[Image-caption web data]

Segment Open

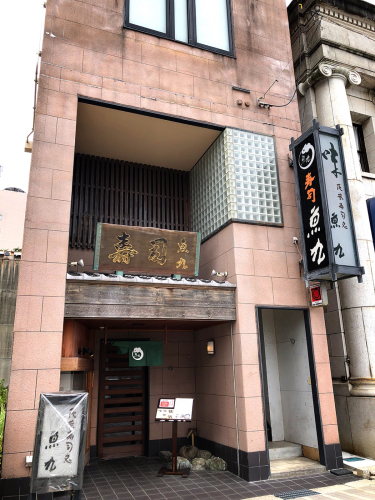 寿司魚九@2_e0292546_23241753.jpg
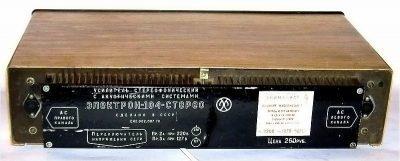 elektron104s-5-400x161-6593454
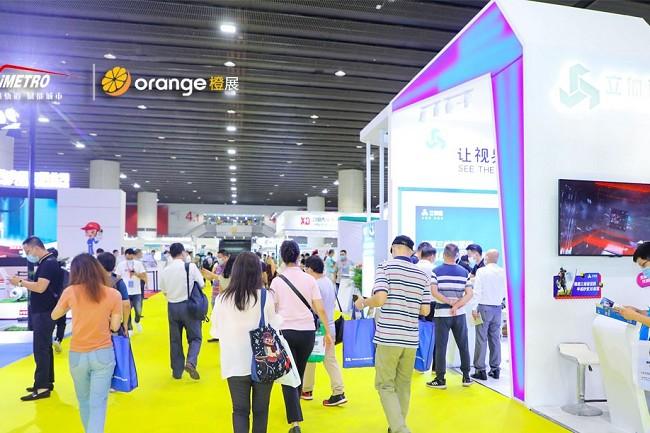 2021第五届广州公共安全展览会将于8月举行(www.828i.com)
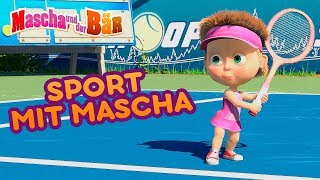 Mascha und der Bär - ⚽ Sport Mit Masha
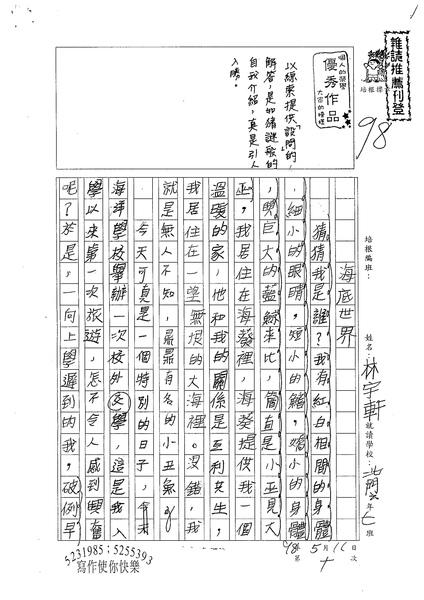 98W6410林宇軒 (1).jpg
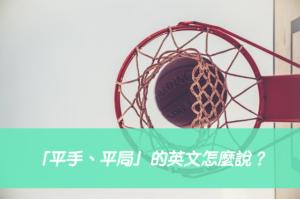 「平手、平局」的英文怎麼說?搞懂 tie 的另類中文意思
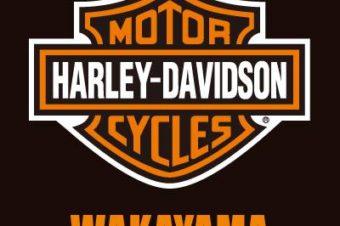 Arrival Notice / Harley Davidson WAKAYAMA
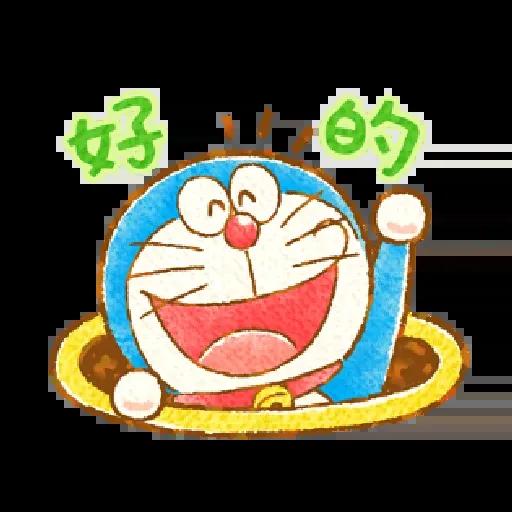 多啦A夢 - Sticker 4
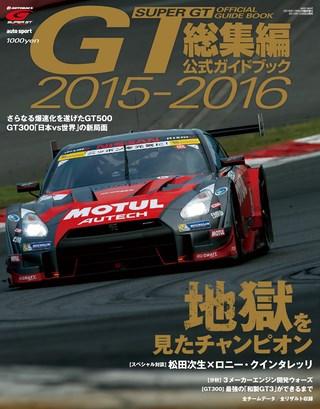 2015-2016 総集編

Segment Closed

[WHAT TO DO]: All of the entries above need to be transcribed exactly, except for the pictures.

[SOLUTION FOR THIS EXERCISE]:
 寿司魚九@2_e0292546_23241753.jpg
 elektron104s-5-400x161-6593454
 2021第五届广州公共安全展览会将于8月举行(www.828i.com)
 Mascha und der Bär - ⚽ Sport Mit Masha
 98W6410林宇軒 (1).jpg
 「平手、平局」的英文怎麼說?搞懂 tie 的另類中文意思
 Arrival Notice / Harley Davidson WAKAYAMA
 多啦A夢 - Sticker 4
 2015-2016 総集編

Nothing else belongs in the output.